Por mais estranho que pareceu para mim eu fui o primeiro a falar algo...
- Ah... Obrigado, senhorita... Eu...
- Não... Você deveria estar descansando... Nem entendo como conseguiu levantar... Vamos! Deite-se1
- Mas eu estou bem... Não se preocupe...
- Olha... Seja lá o que você acha que é, você está na minha casa, e deve deitar!
Realmente, o rosto angelical escondia um gênio forte... Bom, já que estava na asa dela, o melhor era obedecer. Após de deitar, ela se sentou ao meu lado, e perguntou o que havia acontecido comigo.

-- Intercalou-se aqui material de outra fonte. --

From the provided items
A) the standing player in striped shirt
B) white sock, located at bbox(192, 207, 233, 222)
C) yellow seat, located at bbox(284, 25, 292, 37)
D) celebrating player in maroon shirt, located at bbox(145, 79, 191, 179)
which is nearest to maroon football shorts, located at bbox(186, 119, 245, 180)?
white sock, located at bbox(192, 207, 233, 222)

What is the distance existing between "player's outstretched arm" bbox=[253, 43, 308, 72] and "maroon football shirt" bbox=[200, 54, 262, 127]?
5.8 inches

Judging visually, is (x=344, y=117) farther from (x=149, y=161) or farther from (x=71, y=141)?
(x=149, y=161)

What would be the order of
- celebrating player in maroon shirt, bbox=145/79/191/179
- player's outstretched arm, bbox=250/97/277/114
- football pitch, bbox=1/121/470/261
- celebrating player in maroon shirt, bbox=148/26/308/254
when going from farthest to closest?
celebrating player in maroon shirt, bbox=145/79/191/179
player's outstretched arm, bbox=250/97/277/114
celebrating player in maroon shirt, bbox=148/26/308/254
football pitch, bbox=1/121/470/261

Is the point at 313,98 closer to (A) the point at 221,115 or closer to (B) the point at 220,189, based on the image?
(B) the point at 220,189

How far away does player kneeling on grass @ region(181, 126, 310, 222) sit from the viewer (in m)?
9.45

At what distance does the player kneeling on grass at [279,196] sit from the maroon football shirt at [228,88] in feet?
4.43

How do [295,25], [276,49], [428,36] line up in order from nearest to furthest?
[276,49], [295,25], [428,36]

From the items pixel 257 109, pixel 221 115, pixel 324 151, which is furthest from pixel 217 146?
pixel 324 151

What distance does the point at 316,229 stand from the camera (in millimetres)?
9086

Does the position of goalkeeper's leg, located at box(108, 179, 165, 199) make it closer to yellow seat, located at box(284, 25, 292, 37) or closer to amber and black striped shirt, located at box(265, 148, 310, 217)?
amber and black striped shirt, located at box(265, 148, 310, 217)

Eu respondi que para entender, ela talvez deveria saber quem realmente eu era... E ela apenas concordou com um movimento de cabeça...
As próximas horas foram apenas de conversa... A maior parte do tempo foi apenas com esse quem vos fala dizendo como tudo aconteceu, desde a noite amaldiçoada na vila... O estranho que ela parecia ouvir tão atentamente... Ás vezes eu achava que ela ignorava o fato de que eu já havia sido líder do exército inimigo... Mas... Na verdade acho que ela sabia desde o início... Assim que terminava meu relato, lágrimas já caíam por meu rosto... Estava claro, tanto para ela quanto para mim mesmo que eu me arrependia amargamente de tudo... Mesmo que me dissessem que eu havia sido controlado... Nada poderia retirar o fardo da culpa...

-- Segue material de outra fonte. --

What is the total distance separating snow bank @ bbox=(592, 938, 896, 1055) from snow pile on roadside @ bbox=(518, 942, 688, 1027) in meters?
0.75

Ela me olhava fundo nos olhos, enquanto eu dizia, chorava e amaldiçoava... E então, com um movimento leve e quase bailado, ela estende a mão dizendo o que mudaria minha vida a partir daquele dia:
- Você sofreu o que nenhum homem poderia sofrer, e agora sofre mais pela culpa... Se você procura redenção, se procura fazer valer a justiça que tanto acredita, seu primeiro passo pode estar aqui... Se liberte dessa guerra... Procure a paz... Aqui... Conosco...

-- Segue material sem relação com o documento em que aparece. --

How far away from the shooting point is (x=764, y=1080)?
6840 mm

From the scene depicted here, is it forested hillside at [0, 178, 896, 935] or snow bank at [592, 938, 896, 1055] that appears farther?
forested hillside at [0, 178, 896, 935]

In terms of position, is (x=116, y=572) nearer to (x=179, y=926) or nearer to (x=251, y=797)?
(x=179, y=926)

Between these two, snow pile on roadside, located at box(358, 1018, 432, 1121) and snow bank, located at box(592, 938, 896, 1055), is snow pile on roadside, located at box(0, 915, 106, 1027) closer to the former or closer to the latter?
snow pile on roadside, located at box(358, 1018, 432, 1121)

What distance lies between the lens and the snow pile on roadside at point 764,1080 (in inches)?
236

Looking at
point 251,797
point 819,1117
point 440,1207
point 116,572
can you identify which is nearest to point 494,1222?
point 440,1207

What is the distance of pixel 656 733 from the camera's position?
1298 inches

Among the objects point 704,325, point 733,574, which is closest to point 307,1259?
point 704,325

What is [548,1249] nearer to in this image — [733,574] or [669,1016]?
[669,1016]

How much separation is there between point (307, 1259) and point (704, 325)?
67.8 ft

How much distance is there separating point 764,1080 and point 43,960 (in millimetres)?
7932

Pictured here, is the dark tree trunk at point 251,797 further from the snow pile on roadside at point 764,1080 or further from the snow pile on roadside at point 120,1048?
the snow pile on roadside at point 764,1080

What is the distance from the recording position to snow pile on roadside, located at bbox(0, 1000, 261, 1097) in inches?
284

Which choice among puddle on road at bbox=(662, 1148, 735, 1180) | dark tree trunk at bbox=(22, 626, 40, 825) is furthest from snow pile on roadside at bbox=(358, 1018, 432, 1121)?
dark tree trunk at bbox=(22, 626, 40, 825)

E foi a partir daí, por longos meses, que vivi com aquelas pessoas, naquele vilarejo, onde depois de encarar tanta morte e destruição, encontrei vida, perdão, redenção. Não foi simples de início me acostumar com uma vida singela e fazer com que os outros membros da vila acreditassem que eu estava procurando paz... Meu passado como líder de um exército havia sido encoberto, e como ele, minhas armas acabaram sendo encobertas pela poeira.E assim o tempo passou. Trabalhos em plantações, ajudar nos carregamentos, arar a terra, cuidar de pastos e gado, alegrar as crianças, tudo fez parte do processo. E assim, aquela pequena e rústica vila da terra de Thalaria, acabou se tornando o paraíso que minha consciência tanto procurava.”